Gidişata dair tat kaçırıcı bilgiler vermeyelim ama ana hatları belirtelim: Şarik bir deney için oraya götürülmüştür. Profesör, tam da gotik bir esere yaraşır biçimde büyüyle bilimi birleştirmiş tuhaf bir tiptir ve sarhoş işçinin birinden aldığı epifiz bezini köpeğimiz Şarik’e takacak, sonra da olup biteni izleyerek not alacaktır. İşler istediği gibi gitmez ve yavaş yavaş insana dönüşen Şarik’in, epifizini aldığı kişinin hayırsız uğursuz biri oluşundan mı yoksa özünde zavallı bir köpek olmasından mı bilinmez, evlat olsa sevilmeyecek cinsten bir adam haline gelişini izleriz. Arka planda tabii baskın bir sistem eleştirisi, bürokrasiye suikast ve kapanış.

 

 

Hem keyifli hem melankolik

İBB Şehir Tiyatrolarının yorumuna dönersek, ilk elden başarılı bir uyarlama izlediğimizi belirtmek şart. Metnin ana hatları, kritik dönüm noktaları ve karakterlerin derinliği neredeyse bire bir yansıtılmış. 2 perdelik bir oyun süresince, günümüzün 7 dakikalara düşmüş odak sınırına takılmadan hem keyifli hem melankolik bir hikâye izliyorsunuz.

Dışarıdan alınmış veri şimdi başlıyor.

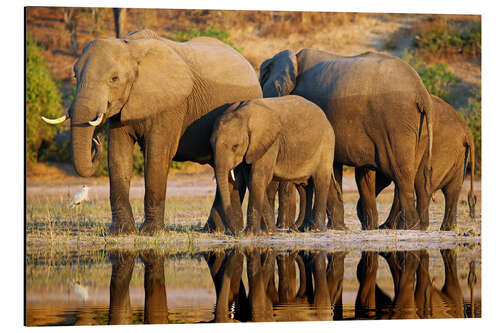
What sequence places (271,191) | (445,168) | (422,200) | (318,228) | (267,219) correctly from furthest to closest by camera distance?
1. (445,168)
2. (422,200)
3. (271,191)
4. (318,228)
5. (267,219)

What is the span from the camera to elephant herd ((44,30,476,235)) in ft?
37.6

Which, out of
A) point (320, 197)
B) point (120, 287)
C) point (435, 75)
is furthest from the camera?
point (435, 75)

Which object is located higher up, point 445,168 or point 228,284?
point 445,168

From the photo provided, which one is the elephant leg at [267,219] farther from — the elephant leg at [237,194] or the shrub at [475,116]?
the shrub at [475,116]

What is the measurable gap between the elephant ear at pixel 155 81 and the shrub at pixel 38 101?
7.29m

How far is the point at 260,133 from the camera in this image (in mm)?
11617

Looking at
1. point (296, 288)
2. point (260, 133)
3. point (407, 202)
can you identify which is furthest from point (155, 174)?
point (407, 202)

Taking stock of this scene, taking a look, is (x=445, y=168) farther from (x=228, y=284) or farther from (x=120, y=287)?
(x=120, y=287)

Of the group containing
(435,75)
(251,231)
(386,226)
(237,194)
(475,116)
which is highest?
(435,75)

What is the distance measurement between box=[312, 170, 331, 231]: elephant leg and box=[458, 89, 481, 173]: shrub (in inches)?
189

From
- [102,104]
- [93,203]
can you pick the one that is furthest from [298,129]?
[93,203]

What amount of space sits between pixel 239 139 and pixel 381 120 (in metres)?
2.46

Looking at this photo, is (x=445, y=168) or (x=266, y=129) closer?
(x=266, y=129)

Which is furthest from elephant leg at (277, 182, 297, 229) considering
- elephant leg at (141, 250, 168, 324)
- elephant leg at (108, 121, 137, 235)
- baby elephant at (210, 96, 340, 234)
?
elephant leg at (141, 250, 168, 324)
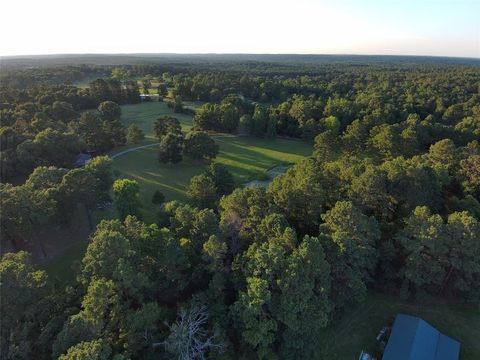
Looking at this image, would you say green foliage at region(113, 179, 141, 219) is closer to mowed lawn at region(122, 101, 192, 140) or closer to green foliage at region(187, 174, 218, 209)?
green foliage at region(187, 174, 218, 209)

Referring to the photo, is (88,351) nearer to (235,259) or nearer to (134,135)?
(235,259)

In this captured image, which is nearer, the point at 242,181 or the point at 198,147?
the point at 242,181

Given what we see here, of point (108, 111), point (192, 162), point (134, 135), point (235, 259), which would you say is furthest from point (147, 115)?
point (235, 259)

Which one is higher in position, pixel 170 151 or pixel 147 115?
pixel 170 151

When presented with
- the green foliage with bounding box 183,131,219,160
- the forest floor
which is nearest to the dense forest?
the forest floor

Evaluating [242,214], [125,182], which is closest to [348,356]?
[242,214]

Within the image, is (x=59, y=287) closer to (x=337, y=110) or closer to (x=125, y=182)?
(x=125, y=182)
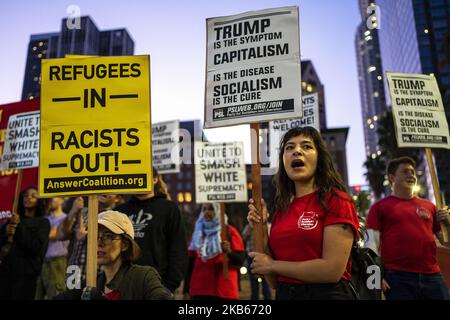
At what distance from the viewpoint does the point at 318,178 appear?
2.84 meters

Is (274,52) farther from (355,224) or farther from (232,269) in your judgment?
(232,269)

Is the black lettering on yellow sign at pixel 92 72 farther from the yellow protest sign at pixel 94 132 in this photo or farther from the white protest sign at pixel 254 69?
the white protest sign at pixel 254 69

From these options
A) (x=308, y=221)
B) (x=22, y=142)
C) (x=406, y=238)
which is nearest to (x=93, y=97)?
(x=308, y=221)

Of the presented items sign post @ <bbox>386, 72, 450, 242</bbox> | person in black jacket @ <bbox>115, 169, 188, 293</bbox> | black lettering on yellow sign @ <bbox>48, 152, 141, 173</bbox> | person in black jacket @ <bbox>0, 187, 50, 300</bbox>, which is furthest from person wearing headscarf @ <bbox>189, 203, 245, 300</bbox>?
black lettering on yellow sign @ <bbox>48, 152, 141, 173</bbox>

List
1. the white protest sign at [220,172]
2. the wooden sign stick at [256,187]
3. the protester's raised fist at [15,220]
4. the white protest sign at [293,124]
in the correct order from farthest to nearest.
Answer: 1. the white protest sign at [220,172]
2. the white protest sign at [293,124]
3. the protester's raised fist at [15,220]
4. the wooden sign stick at [256,187]

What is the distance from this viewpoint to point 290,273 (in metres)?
2.46

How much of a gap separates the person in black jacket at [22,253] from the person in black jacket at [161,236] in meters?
1.65

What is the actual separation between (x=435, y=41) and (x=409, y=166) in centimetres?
7553

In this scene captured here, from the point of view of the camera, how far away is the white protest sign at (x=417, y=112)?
221 inches

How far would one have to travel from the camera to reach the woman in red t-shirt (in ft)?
7.97

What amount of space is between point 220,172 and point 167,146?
1.79m

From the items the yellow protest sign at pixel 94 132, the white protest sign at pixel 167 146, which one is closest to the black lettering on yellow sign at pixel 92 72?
the yellow protest sign at pixel 94 132
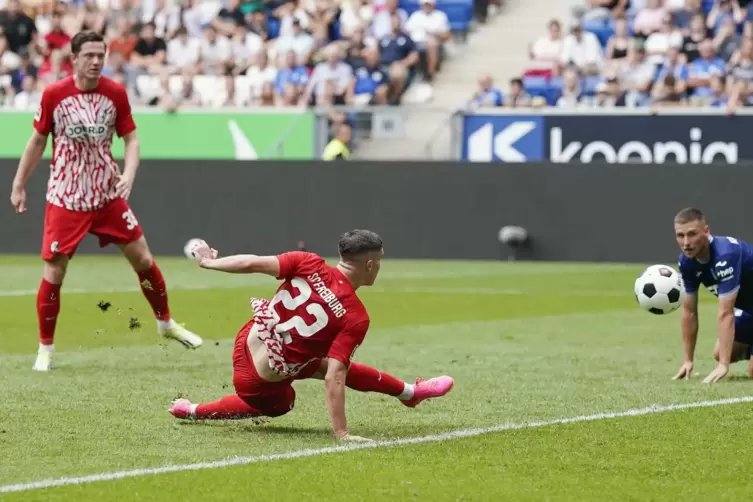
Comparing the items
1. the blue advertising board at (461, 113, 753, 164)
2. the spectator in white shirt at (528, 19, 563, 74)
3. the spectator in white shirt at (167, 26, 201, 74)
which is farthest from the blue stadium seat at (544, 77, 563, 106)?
the spectator in white shirt at (167, 26, 201, 74)

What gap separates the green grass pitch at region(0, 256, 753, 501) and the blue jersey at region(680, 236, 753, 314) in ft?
2.08

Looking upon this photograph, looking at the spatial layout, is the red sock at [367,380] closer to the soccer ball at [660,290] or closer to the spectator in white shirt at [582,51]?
the soccer ball at [660,290]

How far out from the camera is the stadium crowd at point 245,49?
82.7 ft

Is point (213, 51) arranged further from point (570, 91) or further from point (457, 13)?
point (570, 91)

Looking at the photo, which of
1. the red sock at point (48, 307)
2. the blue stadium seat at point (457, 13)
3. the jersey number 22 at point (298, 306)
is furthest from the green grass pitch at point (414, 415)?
the blue stadium seat at point (457, 13)

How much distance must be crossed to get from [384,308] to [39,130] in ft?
20.0

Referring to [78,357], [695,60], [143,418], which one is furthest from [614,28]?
[143,418]

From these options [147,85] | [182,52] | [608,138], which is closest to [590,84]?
[608,138]

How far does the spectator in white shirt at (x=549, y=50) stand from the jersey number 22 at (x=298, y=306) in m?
17.9

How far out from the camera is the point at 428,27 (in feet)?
87.9

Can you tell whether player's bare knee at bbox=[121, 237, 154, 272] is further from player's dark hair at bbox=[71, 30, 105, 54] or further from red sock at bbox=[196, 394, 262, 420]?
red sock at bbox=[196, 394, 262, 420]

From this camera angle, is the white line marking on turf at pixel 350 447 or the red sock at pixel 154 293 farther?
the red sock at pixel 154 293

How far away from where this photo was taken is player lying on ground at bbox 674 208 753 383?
30.4 ft

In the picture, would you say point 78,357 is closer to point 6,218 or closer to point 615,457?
point 615,457
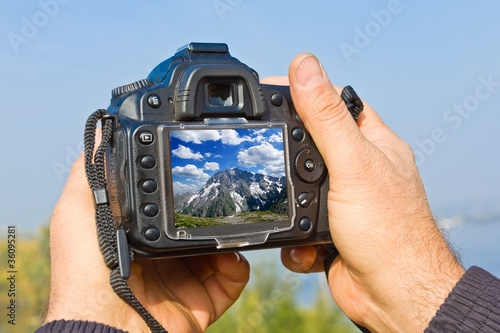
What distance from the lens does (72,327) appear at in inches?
66.8

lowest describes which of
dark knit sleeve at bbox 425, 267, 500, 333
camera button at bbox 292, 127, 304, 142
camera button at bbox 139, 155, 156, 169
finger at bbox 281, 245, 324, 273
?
dark knit sleeve at bbox 425, 267, 500, 333

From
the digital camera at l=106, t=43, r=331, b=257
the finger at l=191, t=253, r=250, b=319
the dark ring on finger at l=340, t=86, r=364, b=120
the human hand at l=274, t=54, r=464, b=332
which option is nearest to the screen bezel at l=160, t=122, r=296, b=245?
the digital camera at l=106, t=43, r=331, b=257

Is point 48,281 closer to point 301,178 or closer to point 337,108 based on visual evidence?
point 301,178

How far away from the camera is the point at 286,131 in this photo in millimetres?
1879

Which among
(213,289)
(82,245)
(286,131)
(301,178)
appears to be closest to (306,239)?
(301,178)

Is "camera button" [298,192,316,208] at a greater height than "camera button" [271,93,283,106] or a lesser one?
lesser

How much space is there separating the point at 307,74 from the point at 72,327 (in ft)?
3.06

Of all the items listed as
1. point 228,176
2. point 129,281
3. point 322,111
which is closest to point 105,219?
point 129,281

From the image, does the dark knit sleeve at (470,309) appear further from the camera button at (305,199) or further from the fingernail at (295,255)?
the fingernail at (295,255)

Oyuna dair en dikkat çekici unsur sahne tasarımı. Döner platformun, sırf ellerinde var diye göze sokulduğu birçok sıradan oyuna göre epey efektif kullanıldığını görüyoruz. Yine İBB’den çıkan Fosforlu Cevriye’deki prodüksiyona uzak olsa dahi, görece mütevazı bir bütçeyle benzer tatmini yaşamak mümkün. Köpek Şarik’in sabit durup sürekli değişen dekorlarda yaptığı içsel ve fiziksel yolculuklar, kitabın döneme dair anlatısındaki uzamsal ayrıntıyı yakalamamıza imkan veriyor. Bu anlatı için o yılların Moskova’sını hissetmek ilk şart.

Buna destek olarak, oyun boyu devam eden efekt kullanımı da olumlu unsurlardan. Herhangi bir kesintiye uğramadan, çoğu anlamda klasik bir performansla sergilenen metnin kritik dönüm noktalarındaki farklı ışık ve ses kullanımları, seyircinin atmosferi algılaması için epey yardımcı bir etken. Şarik’in sabit, sahnenin dinamik olduğu geçiş kısımlarında perdeye yansıtılan hareketli görüntülerde, Moskova’da bir yolculuğa çıkmış gibi hissediyoruz.

Oyunda Köpek Şarik’i canlandıran Caner Çandarlı’ya dair karmaşık hislerim mevcut. İlk yarım saat boyunca dört ayak üzerinde ve oldukça aktif bir performans sergilemesi gereken Çandarlı’nın zaman zaman bunda zorlandığını görüyoruz. Köpek-insan karışımı bir konuşma tonu tutturması gerektiği için maske içine bir mikrofon yerleştirilmiş ve repliklerinin çoğunda bunu şaşırtıcı biçimde kusursuzca yerine getiriyor. Fakat odağın onda olmadığı kimi anlarda, bu zorlu performansın sonucu olarak ortaya çıkan nefes kontrolündeki aksaklıklar diğer karakterlerin söylediklerini anlamamızı zorlaştırıyor ve bazen oyunun akışından kopmamıza sebep oluyor. Köpeğin insana dönüşmeye başladığı kısımlardaki oyunculuğu ise görülmeye değer. Böylesine katmanlı ve yoğun bir karakteri, bütün kötücül ve tekinsizliğiyle sahneye taşıması takdire şayan.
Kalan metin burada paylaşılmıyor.